His mocking confirmed my suspicion that he knew something and was hiding it from me. I hated him for it.
It was useless to stay on the farm waiting for news. I said goodbye to Facunda, who had become the nominal owner of Santa Clara, managing what little remained of the property, and I returned to Sacramento. At the last minute, Facunda asked me to take Etelvina with me, because stuck on the farm, her granddaughter was destined to a life of hard labor, poverty, and suffering.
“She can help raise Camilo. You don’t have to pay her much, but teach her everything you can—she’s eager to learn,” she told me.
That was forty-seven years ago, by my calculations, Camilo. I never imagined that Etelvina would be more important in my life than the sum of all the men who have loved me.
José Antonio needed me in Sacramento; we had a lot of work ahead of us to save what remained of the company.

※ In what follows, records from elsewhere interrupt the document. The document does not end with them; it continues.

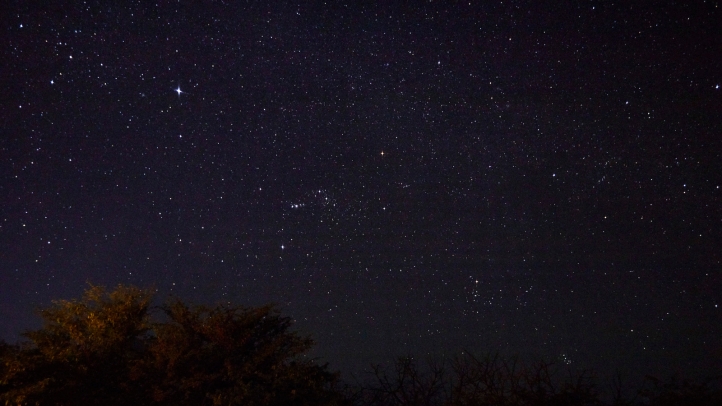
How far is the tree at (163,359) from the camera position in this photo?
9.64 m

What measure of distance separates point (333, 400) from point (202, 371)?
2.57 meters

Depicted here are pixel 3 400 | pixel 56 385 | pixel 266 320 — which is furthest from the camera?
pixel 266 320

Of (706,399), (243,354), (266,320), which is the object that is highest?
(266,320)

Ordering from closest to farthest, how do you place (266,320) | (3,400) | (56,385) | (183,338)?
1. (3,400)
2. (56,385)
3. (183,338)
4. (266,320)

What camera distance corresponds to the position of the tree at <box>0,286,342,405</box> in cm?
964

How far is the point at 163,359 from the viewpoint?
10523 mm

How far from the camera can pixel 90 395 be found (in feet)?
32.3

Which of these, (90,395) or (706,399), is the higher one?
(90,395)

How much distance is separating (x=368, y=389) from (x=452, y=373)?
1.89 m

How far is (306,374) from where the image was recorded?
10.7 m

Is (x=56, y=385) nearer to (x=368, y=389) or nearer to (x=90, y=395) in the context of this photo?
(x=90, y=395)

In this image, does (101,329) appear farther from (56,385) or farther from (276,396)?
(276,396)

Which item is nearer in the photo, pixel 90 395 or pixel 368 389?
pixel 90 395

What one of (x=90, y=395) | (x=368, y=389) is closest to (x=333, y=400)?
(x=368, y=389)
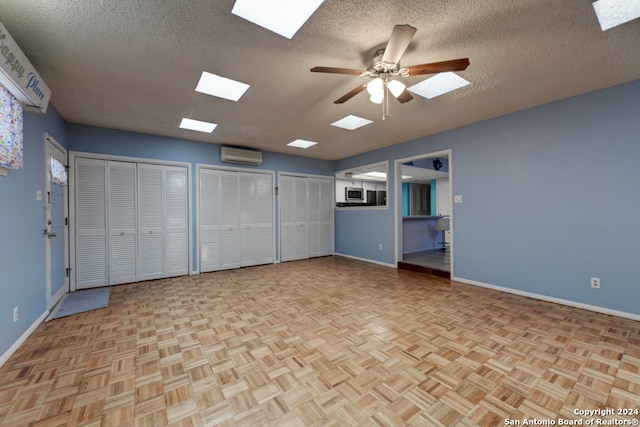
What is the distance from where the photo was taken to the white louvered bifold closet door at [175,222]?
14.7 feet

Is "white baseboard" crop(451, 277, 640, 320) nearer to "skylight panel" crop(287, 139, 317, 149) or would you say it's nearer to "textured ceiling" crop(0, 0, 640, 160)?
"textured ceiling" crop(0, 0, 640, 160)

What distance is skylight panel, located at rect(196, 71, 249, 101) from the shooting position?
105 inches

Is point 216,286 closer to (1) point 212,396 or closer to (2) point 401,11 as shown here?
(1) point 212,396

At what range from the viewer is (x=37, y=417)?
→ 1415mm

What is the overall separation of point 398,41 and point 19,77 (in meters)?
2.80

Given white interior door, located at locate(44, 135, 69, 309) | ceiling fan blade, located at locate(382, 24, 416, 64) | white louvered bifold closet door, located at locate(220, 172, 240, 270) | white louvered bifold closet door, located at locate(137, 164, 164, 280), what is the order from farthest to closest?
white louvered bifold closet door, located at locate(220, 172, 240, 270), white louvered bifold closet door, located at locate(137, 164, 164, 280), white interior door, located at locate(44, 135, 69, 309), ceiling fan blade, located at locate(382, 24, 416, 64)

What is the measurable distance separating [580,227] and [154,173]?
6.35m

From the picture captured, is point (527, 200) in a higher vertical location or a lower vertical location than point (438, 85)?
lower

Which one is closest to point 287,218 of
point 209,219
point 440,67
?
A: point 209,219

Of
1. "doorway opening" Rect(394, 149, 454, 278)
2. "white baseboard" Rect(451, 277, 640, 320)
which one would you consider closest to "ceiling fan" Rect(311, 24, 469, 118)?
"doorway opening" Rect(394, 149, 454, 278)

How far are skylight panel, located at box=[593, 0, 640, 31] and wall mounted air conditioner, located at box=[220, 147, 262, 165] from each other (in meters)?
4.87

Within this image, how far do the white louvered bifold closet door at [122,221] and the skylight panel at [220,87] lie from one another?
7.89 ft

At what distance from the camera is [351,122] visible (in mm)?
3992

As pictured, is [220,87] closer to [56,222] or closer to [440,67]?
[440,67]
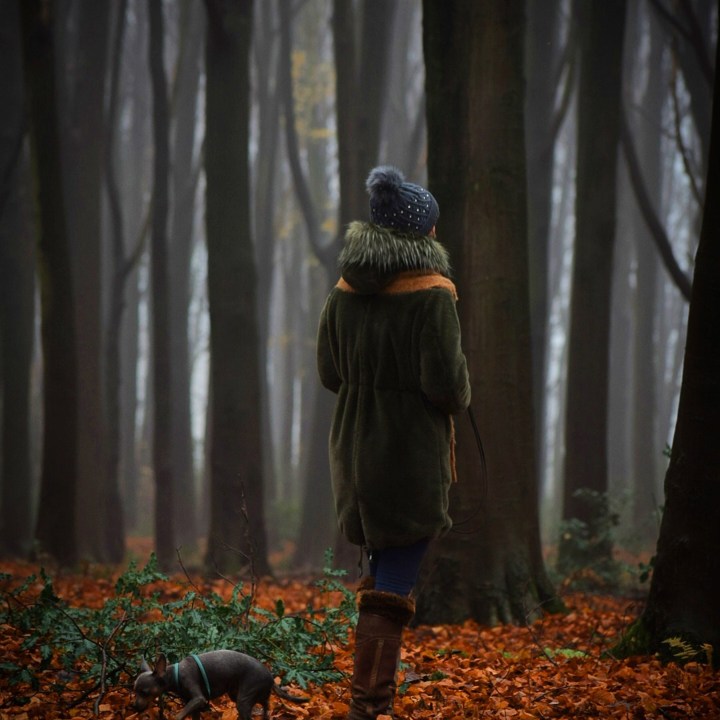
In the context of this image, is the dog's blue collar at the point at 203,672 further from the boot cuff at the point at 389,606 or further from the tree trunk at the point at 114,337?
the tree trunk at the point at 114,337

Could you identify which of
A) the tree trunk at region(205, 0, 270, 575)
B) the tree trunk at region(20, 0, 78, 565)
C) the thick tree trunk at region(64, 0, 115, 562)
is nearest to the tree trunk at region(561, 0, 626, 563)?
the tree trunk at region(205, 0, 270, 575)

The military junta was carefully auditing our collaboration with the previous government, and in the meantime the contract for My Own Home was on hold. We were summoned several times to the office of a colonel, who interrogated us like criminals, but in the end they didn’t arrest us. We lost a lot, because we’d invested in new machinery and materials to produce homes in record time, but we had other projects in the works. I can’t complain: I’ve never wanted for money, and I was always able to make a good living.